OMG, the burps and the farts from too much bone are SO bad! Buck swallowed a big chunk of bone recently and he had the worst gas coming out of both ends. I leaned over the edge of the bed when he came to cuddle with me the next morning and he belched in my face. It was in my nose and my mouth and I could taste it. It was one of the worst smells I have ever smelled...


----------



## Chocx2 (Nov 16, 2009)

I try to feed some type of organ meat with each meal, just a small amount. Didn't know if everyone knew but on the beef hearts and other hearts I get by the case usually comes with the thymus attached and that is an organ also. Don't know if I spelled that right. But just thought I would throw that in. lol


----------



## tuckersmom20 (Dec 12, 2010)

I feed my boys offal... About 3 oz every other day.
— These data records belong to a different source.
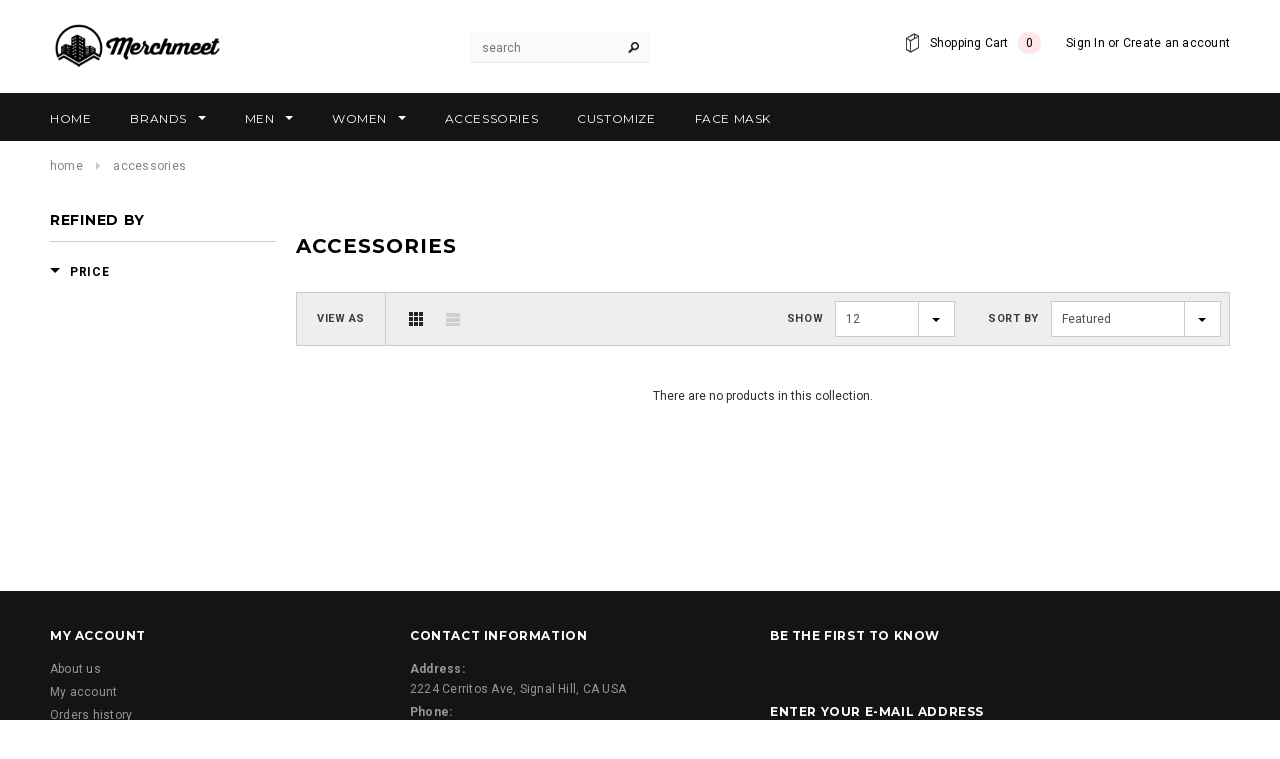

--- FILE ---
content_type: text/css
request_url: https://www.merchmeet.com/cdn/shop/t/2/assets/main.css?v=36926590933460427131490093794
body_size: -778
content:
.contact_info{
  
	color:#969696;
}

--- FILE ---
content_type: text/css
request_url: https://www.merchmeet.com/cdn/shop/t/2/assets/custom.css?v=69923417949719012551490880750
body_size: -640
content:
.nav-search.desktpsearch{

  display :block;
 float:left;
  
}
.header-logo{margin: 0 0 22px;}


@media screen and (max-width:991px){

	.nav-search.desktpsearch{margin-left: 0;}
.customer-links{padding-left: 0;}
  .header-bottom .nav-search.desktpsearch .search-bar input.input-group-field{width: 160px;}
  .header-panel-bottom{margin-top: 5px;}
}
@media screen and (max-width:767px){
  .nav-search.desktpsearch{display: none;}
  .header-logo{margin: 0;}
}

--- FILE ---
content_type: text/css
request_url: https://www.merchmeet.com/cdn/shop/t/2/assets/custom_faq.css?v=64780201656901414651491308976
body_size: -41
content:
*{box-sizing:border-box}ul,li{list-style:none}.categories{width:25%;float:left;clear:both}.categories h3{color:#fff;background:#3f729b;padding:5px 10px;margin:0 0 3px;font-size:18px}.queans{width:70%;float:left;margin-left:5%;border:1px solid #c3cfd9;padding:10px 10px 40px;box-sizing:border-box}.quean{width:95%;float:left;margin-left:5%;border:1px solid #c3cfd9;padding:10px 10px 40px;box-sizing:border-box}.categories ul li{float:left;width:100%;border:1px solid #c3cfd9}.categories ul li:hover{background:#f1f2f4}.categories ul li a{color:#3f729b;text-decoration:none;font-size:14px;font-weight:700;float:left;transition:all .15s ease-out;-webkit-transition:all .15s ease-out;-moz-transition:all .15s ease-out;position:relative;padding:5px 5px 5px 20px}.categories ul li a:before{position:absolute;display:inline-block;content:url(../images/right-arrow.png);left:5px}.categories ul li.active a:before{content:url(../images/right-arrow-active.png)}.categories ul li a:hover{text-indent:15px}.question p{display:inline-block}.question .que{background:#3f729b;color:#fff;padding:5px 5px 5px 10px;margin-bottom:5px;position:relative;font-size:14px;cursor:pointer}.question .ans{padding:5px 0 20px 20px;color:#636363;font-size:14px}.question .que p{padding:0;font-size:14px;margin:0}.question .que a{color:#fff;float:right;font-size:16px;padding:2px 20px 0}.queExpand{text-align:right;top:3px}.ans-3,.ans-2,.ans-1{background:#efefef;padding:5px;font-size:16px;color:#333}.catnote{font-size:18px;margin-bottom:15px;color:#333}.searchbox{position:relative;width:25%;margin-bottom:10px;float:right}#searchbox{width:97%;height:35px;border:none;background:#f5f5f5;padding-left:5px;border:1px solid #dddddd}#searchbtn{cursor:pointer;position:absolute;top:0;right:0;border:none;width:40px;height:35px;background:#06365f;text-indent:100px;background-image:url(../images/search.png);background-position:center center;background-repeat:no-repeat}.active{background-color:#f1f2f4}.categories ul li.active a{color:#06365f}.links-wrapper-separators-left .links>li>a{background:none!important}.std h1{display:inline-block;float:left;color:#06365f;border-bottom:1px solid #06365f;padding-bottom:5px}.cms-single-category .std h1{display:block}.cms-single-category .categories{width:100%}.cms-single-category .queans{margin-left:0;border:0;padding:0}.catnote h3{font-size:24px;color:#3f729b;margin-bottom:20px}.catnote p{color:#636363;font-size:14px}.cms-single-category .question .ans{background:#f1f2f4;margin-bottom:5px}@media screen and (max-width:767px){.categories,.queans,.cms-single-category .queans{width:100%}.queans{margin-left:0;margin-top:20px}.searchbox{width:50%}}@media screen and (max-width:640px){.queExpand{display:none!important}}
/*# sourceMappingURL=/cdn/shop/t/2/assets/custom_faq.css.map?v=64780201656901414651491308976 */


--- FILE ---
content_type: text/javascript
request_url: https://www.merchmeet.com/cdn/shop/t/2/assets/faq.js?v=46748009103147670901491367899
body_size: -375
content:
jQuery(document).ready(function(){console.log(asset_url);function getBaseUrl(){return asset_url}var selector=".categories li";jQuery(selector).on("click",function(){jQuery(selector).removeClass("active"),jQuery(this).addClass("active")}),jQuery(document).on("click",".que",function(){var ansId=jQuery(this).attr("data-id");jQuery(".minus-"+ansId).toggle(),jQuery(".plus-"+ansId).toggle(),jQuery(".ans-"+ansId).toggle("slow",function(){})}),jQuery("#faqs .panel-title > a").click(function(){var activeclass="";jQuery(this).parent().hasClass("active")||(activeclass="active"),jQuery("#faqs .panel-title").removeClass("active"),jQuery(this).parent().addClass(activeclass)})});
//# sourceMappingURL=/cdn/shop/t/2/assets/faq.js.map?v=46748009103147670901491367899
Sam can't have too much cause he gets the poops easy.


----------



## kady05 (Jul 29, 2011)

Let's see.. I give liver 3x a week, along with a chicken quarter. I'm able to give their full 5% that way. Kidney, twice a week with a turkey neck, for whatever reason my guys tolerate it better than liver so I can feed the 5% over 2 days instead of 3. I wish I could just do a weeks worth of liver/kidney in one day (well, two, one day for liver, one for kidney), but I don't think any of my dogs could handle it!


----------



## pogo (Aug 28, 2011)

One big bowl full a week of whichever organ


----------



## MollyWoppy (Mar 19, 2010)

After (how many years is it?), I'm still forcing a chunk of liver or kidney down Mol's throat every night. Oh God, I couldn't imagine having to force feed a whole meal of it!
I have no idea how much it weighs, maybe a chicken liver size chunk or so. She hasn't had a problem digestively, it's just she still absolutely detests the taste of it.


----------



## naturalfeddogs (Jan 6, 2011)

Weekly here. Sometimes small amounts a couple times a week.


----------



## GoingPostal (Sep 5, 2011)

Every 5th day or so I feed organs, I give beef kidney and rotate the liver sources, Jersey's only been on raw 4 months but it doesn't seem to phase her so I am starting to give the full amounts this month, she gets 3oz or so of each organ with a bone in source. I am glad the dog, cat and ferrets all eat organs with no problem.


----------